The Geordie was blamed for some of the less successful signings of the relegation year – Alexander Hleb and Nikola Zigic chiefly among them – and fired, then later re-instated as a consultant when Montgomery challenged the decision.

But McLeish will have observed with a wry smile how these events were accompanied by a drip-feed from St Andrew's that Yeung himself had counselled against Zigic and Hleb, urging Blues to instead move for players who had later proved successful, led by one Peter Odemwingie.

This may be true, this may again be another display of ego by the owner.

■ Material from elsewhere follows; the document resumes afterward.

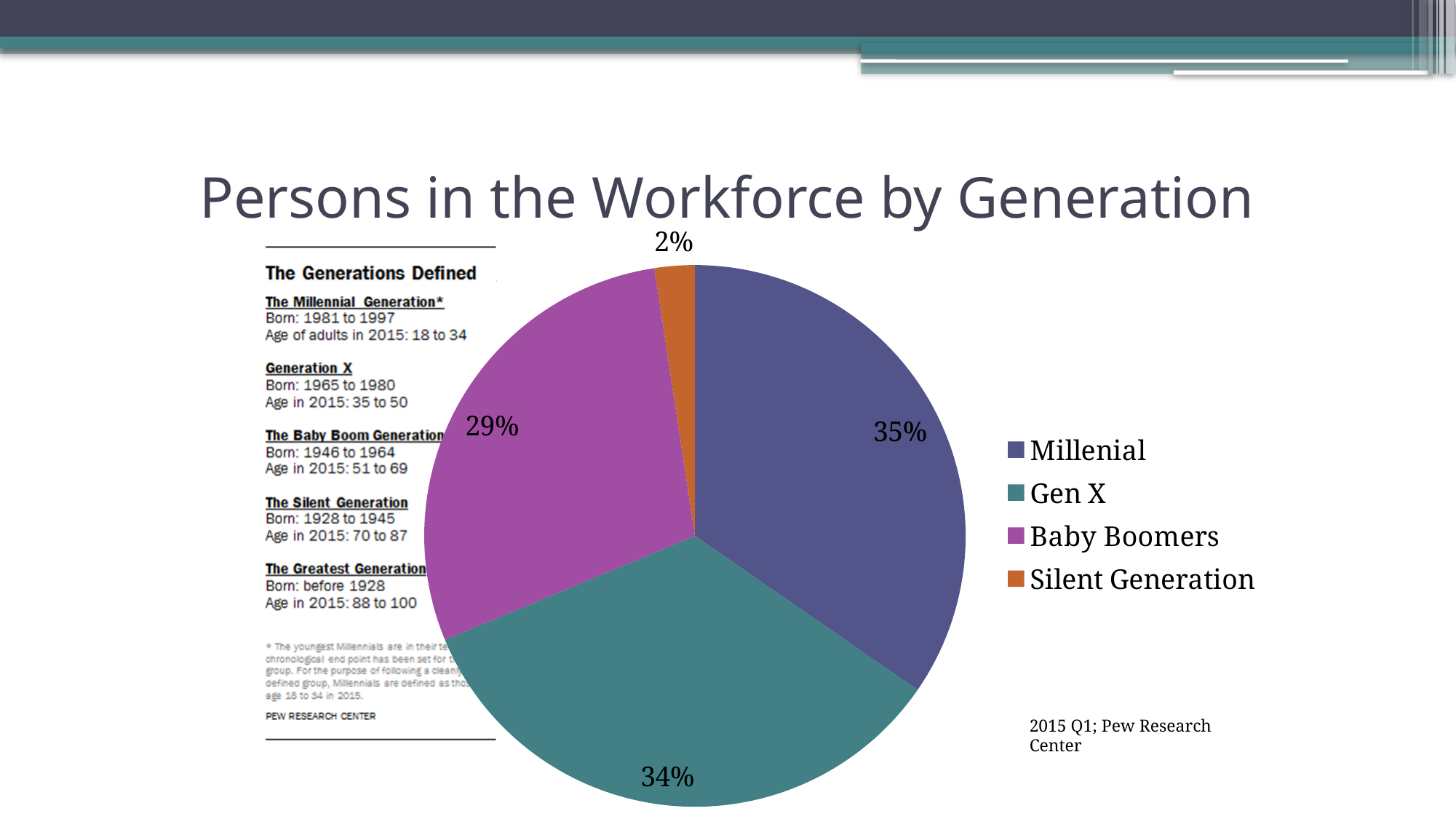
Which has a larger share of the workforce, Gen X or Baby Boomers? Gen X What share of the workforce is the Silent Generation? 2% What share of the workforce is Gen X? 34% What share of the workforce is Baby Boomers? 29% What is the difference in percentage points between the Millenial share and the Baby Boomers share? 6 Which generation has the smallest share of the workforce? Silent Generation Which generation has the largest share of the workforce? Millenial What is the title of the chart? Persons in the Workforce by Generation What kind of chart is shown on the slide? Pie chart What share of the workforce is Millenial? 35% How many generations are shown in the pie chart? 4 What is the difference in percentage points between the Baby Boomers share and the Silent Generation share? 27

But Yeung represents the new breed of owner sweeping into power in England's boardrooms and the clash that resulted at Birmingham will not be the last we see.

Roman Abramovich at Chelsea and Sheikh Mansour's crew at Manchester City foist signings and demands on their managers in the belief their opinion is as valid as the professionals. Yeung is no different.

Not that McLeish could avoid criticism. As much as he deserves some credit for toiling at Birmingham under two of the most interfering and difficult regimes it is possible to imagine, he will acknowledge that a relegation which could have been avoided has submerged Blues in difficulty.

That Carling Cup final triumph took its toll on the team's focus and, by the time they got it back, it was too late – McLeish must accept that.

Although the Yeung clan never delivered on the ridiculous promises they made on purchase about money for transfers, they still handed McLeish a bigger budget than his predecessor Steve Bruce enjoyed.

Figures from Deloitte confirmed Blues also paid out considerably more than Wolves and Albion.

At the moment, McLeish's actions appear to have enraged all corners of the Second City community.

It's what McLeish leaves behind that is of more significance to Blues fans.

A new team will have to be built, which may delay the return to the Premier League demanded by the owners. That they may not have the patience to recognise this could be a problem for his successor and at the heart of his resignation.